Der Präsident des Europäischen Parlaments, Martin Schulz, hat vor einem Ausschluss Griechenlands aus der Eurozone gewarnt. Im Deutschlandfunk sagte Schulz, dieser Schritt wäre riskant. Die Wirtschaft des Landes würde innerhalb von Tagen zusammenbrechen und die Europäische Union müsste weitere Milliarden zur Verfügung stellen.

Martin Schulz im Gespräch mit Dirk Müller | 18.05.2012
    Dirk Müller: Immerhin, nicht immer ist alles unklar und ungeklärt in Griechenland: Die nächsten Neuwahlen stehen seit gestern fest, Mitte Juni werden die Griechen erneut an die Wahlurnen gerufen in der Hoffnung, diesmal für klare Machtverhältnisse zu sorgen. Und die Europäische Union hofft dabei auf noch viel mehr, dass die Wähler die Parteien stärken, die jahrzehntelang für das Land Verantwortung getragen haben, für die Krise verantwortlich, weil genau diese Parteien bereit sind, die Spielregeln der Eurozone offiziell zumindest zu akzeptieren. Hunderte von Milliarden Euro stehen auf dem Spiel, falls Athen rausgeht aus der gemeinsamen Währung - ein Szenario, das längst nicht mehr ausschließlich als Schreckensszenario bei allen gilt. Martin Schulz, SPD, Präsident des Europäischen Parlaments, will Griechenland nach wie vor helfen. Er ist zu Gesprächen nach Athen gereist, dort erreichen wir ihn nun. Guten Morgen!

    Martin Schulz: Guten Morgen, Herr Müller!

    Müller: Herr Schulz, wann schreiben Sie Griechenland ab?

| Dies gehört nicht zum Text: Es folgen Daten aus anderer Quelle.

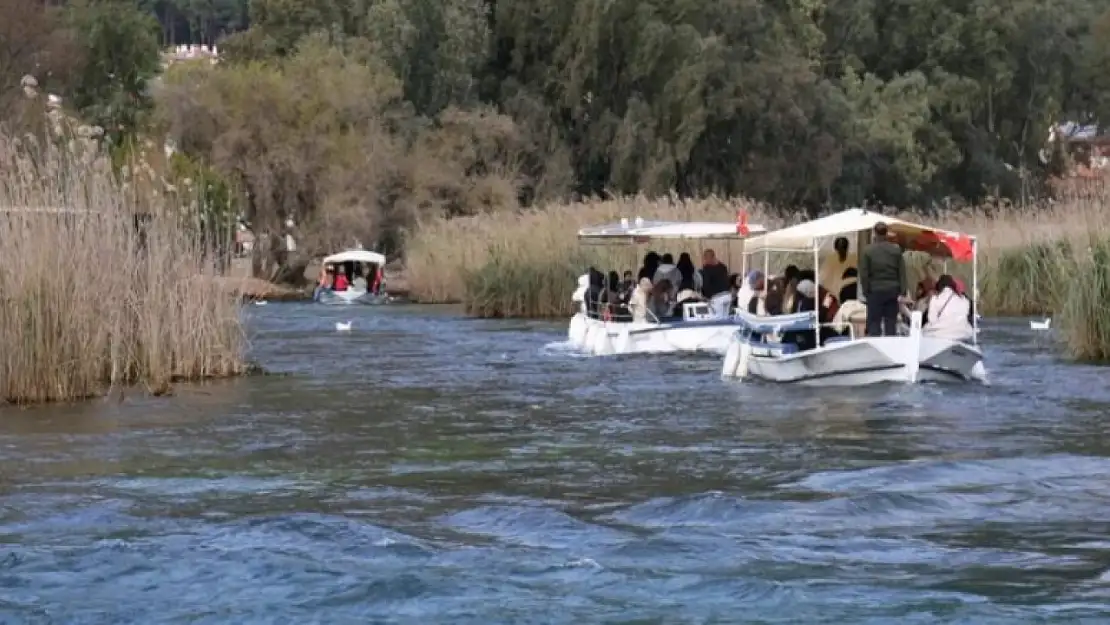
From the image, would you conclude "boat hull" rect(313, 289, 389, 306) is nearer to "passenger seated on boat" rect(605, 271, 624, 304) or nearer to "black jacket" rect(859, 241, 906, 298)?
"passenger seated on boat" rect(605, 271, 624, 304)

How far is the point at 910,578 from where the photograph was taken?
12.1m

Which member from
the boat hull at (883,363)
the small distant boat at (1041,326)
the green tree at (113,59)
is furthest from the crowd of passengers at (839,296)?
the green tree at (113,59)

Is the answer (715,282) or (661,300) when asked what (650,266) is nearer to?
(715,282)

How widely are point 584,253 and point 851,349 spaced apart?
853 inches

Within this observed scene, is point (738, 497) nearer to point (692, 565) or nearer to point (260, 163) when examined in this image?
point (692, 565)

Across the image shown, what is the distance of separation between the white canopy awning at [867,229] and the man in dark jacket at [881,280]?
36.1 inches

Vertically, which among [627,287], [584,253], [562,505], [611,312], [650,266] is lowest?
[562,505]

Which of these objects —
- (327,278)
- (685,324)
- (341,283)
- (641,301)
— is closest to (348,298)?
(341,283)

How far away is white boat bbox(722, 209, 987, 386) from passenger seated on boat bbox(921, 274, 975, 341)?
139mm

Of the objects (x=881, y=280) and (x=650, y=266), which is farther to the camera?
(x=650, y=266)

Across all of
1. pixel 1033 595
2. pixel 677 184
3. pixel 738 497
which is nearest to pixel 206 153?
pixel 677 184

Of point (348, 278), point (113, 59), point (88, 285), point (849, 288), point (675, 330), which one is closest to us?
point (88, 285)

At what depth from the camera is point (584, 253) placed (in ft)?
150

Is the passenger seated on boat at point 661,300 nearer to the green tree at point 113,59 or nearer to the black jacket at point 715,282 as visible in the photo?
the black jacket at point 715,282
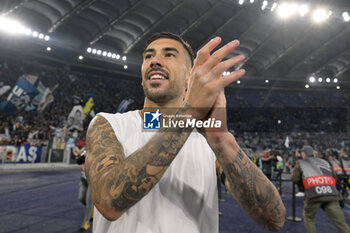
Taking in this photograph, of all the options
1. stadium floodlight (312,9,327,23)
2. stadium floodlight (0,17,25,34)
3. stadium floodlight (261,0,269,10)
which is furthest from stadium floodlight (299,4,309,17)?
stadium floodlight (0,17,25,34)

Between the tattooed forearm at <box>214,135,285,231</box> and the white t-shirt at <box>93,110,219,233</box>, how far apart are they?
22 centimetres

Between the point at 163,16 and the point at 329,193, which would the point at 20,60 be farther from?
the point at 329,193

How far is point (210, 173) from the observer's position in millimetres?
1428

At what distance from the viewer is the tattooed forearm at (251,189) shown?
1.13 meters

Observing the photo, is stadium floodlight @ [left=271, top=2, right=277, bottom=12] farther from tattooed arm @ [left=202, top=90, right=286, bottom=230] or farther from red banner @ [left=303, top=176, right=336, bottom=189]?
tattooed arm @ [left=202, top=90, right=286, bottom=230]

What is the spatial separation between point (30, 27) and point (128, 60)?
24.8ft

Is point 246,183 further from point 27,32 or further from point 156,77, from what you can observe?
point 27,32

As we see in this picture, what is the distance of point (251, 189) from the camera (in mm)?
1150

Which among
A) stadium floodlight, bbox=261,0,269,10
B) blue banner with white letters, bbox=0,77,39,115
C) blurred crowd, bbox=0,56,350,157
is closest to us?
blue banner with white letters, bbox=0,77,39,115

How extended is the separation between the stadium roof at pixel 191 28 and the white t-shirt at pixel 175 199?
1582 cm

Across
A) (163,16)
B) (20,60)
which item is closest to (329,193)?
(163,16)

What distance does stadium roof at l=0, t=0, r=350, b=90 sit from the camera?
1525 centimetres

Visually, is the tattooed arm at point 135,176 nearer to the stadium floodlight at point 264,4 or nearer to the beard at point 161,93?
the beard at point 161,93

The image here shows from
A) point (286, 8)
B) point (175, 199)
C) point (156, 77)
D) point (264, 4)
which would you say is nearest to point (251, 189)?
point (175, 199)
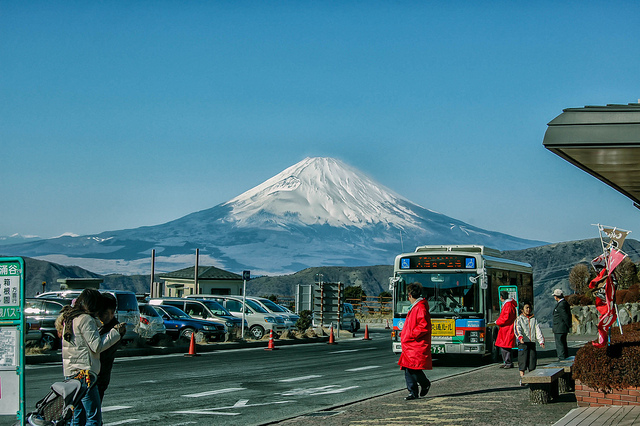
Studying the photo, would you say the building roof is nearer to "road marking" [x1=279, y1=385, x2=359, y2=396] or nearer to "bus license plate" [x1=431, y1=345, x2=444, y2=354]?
"bus license plate" [x1=431, y1=345, x2=444, y2=354]

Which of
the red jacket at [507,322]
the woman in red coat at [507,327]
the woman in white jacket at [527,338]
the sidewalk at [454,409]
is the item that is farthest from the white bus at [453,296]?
the sidewalk at [454,409]

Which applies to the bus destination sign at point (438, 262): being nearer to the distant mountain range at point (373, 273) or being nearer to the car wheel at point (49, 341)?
the car wheel at point (49, 341)

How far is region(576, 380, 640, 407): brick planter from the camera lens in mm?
9656

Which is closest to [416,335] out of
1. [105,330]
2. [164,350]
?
[105,330]

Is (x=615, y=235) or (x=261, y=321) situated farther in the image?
(x=261, y=321)

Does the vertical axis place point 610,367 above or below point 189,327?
above

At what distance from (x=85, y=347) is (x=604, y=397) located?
20.6 ft

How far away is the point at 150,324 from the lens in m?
24.8

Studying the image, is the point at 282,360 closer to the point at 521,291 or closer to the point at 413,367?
the point at 521,291

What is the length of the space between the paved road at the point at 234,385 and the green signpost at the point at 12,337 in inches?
→ 132

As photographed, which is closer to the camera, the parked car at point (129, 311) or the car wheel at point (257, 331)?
the parked car at point (129, 311)

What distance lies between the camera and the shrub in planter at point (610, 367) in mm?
9609

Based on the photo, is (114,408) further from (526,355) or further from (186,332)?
(186,332)

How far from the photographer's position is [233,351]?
82.2ft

    Schulz: Ich bin ja hier, um genau das Gegenteil zu tun, um dafür zu sorgen, dass die Vereinbarungen ... oder mit zu sorgen, dass die Vereinbarungen, die getroffen worden sind zwischen der Europäischen Union, dem Internationalen Währungsfonds und Griechenland, dass die Maßnahmen zur Sanierung des griechischen Haushalts, zum Abbau der Staatsschulden, dass die eingehalten werden, und den Griechen zu sagen, ihr habt jetzt zwei Jahre wirklich schon Opfer gebracht, brecht jetzt nicht den Weg eurerseits mitten in der Phase, in der es zum ersten Mal in der EU ja auch zu konkreten Überlegungen zu wachstumsstimulierenden Maßnahmen kommen soll, brecht nicht genau da, wo wir die Wende erreichen können, ab! Und umgekehrt, für uns in der Europäischen Union: Ich halte die ganze Spekulation, dass Griechenland abzuschreiben ist, für nicht ungefährlich, das ist heute Griechenland, morgen Portugal, übermorgen Spanien, dann Italien. Man sollte sich keine Illusionen machen: Es gibt genug Leute, deren Geld, deren Wetten auf ein Auseinanderbrechen der Eurozone ja Zinsen bringen soll, und die warten nur auf solche Schritte. Also, wir sind gut beraten, den Versuch zu unternehmen, beidseitig Vernunft walten zu lassen.

    Müller: Es gibt ja, Herr Schulz, nun auch die politische Option der Drohung. Denn viele sagen ja nun, es ist inzwischen so absurd, dass - Sie machen das ja im Grunde jetzt auch - die EU als Bittsteller in Athen auftritt, um die Athener, um die Griechen zu bitten, das einzulösen, was wir von ihnen wollen beziehungsweise was wir wollen, damit wir ihnen helfen können!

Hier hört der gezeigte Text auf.